Earth and Atmospheric Sciences, Department of

 

Date of this Version

1951

Citation

Geological Survey, Indiana Department of Conservation, Bloomington, Indlana. BULLETIN NO. 5. PRINTED BY AUTHORITY OF THE STATE OF INDIANA BLOOMINGTON, INDIANA, June 1961.

Abstract

Most of the topographic features of Wabash County are of glacial origin or are glacial deposits eroded by postglacial streams. Shales, limestones, and dolomites, all Silurian, are exposed only along some of the deeper valleys. Four major rivers and six smaller streams in Wabash County flow in glacial sluiceways. Only the Eel and Wabash sluiceways carried large quantities of melt-water. The Eel River valley train occupies an interlobate position, and the Wabash Valley bears evidence of its roles as a sluiceway and as an outlet for glacial Lake Maumee in late Cary time. Three topographic areas comprise the upland part of Wabash County: the Tipton till plain, the Mississinewa terminal moraine, and the Packerton interlobate moraine. The buried bedrock surface of the county, as revealed by well records, suggests an old age topography which is correlated with the Lexington peneplain of Kentucky and southern Indiana. The preglacial and interglacial Teays River was the main stream across the county, and its associated "deep stage" was intrenched more than 300 feet below the upland.
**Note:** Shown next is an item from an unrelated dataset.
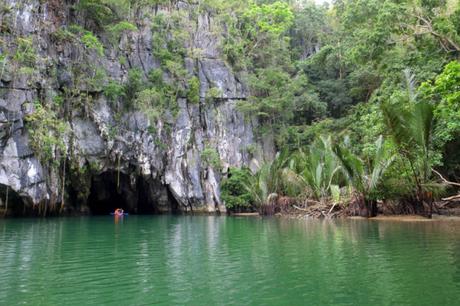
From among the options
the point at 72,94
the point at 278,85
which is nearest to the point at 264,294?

Where the "deep stage" is crossed by the Mississinewa moraine, the maximum thickness of drift is 410 feet. The present course of the Wabash River originated in late Tazewell time. Till of the Cary substage is heavier, blockier, and more clayey than till of the Tazewell substage, which locally contains more quartz sand. A few exposures of weathered material, the thickness of the buried leached zone beneath Cary till, and the difference in depth of leaching of the surficial Tazewell and Cary tills suggest that the Tazewell-Cary interglacial sub-age lasted 10,000 to 12,500 years. A high percentage of spruce and fir pollen in a buried muck deposit indicates a cool, humid climate during the sub-age. Economic resources within the drift consist of marl, gravel, sand, and ground water. Marl is restricted to the area of the Packerton moraine. Sand and gravel occur in the Packerton moraine, in abundance along the Eel and Mississinewa valley trains, and along the Wabash and Salamonie Valleys where they cross preglacial and interglacial valleys. Buried valleys, particularly the Teays and Eel, contain large potential supplies of ground water.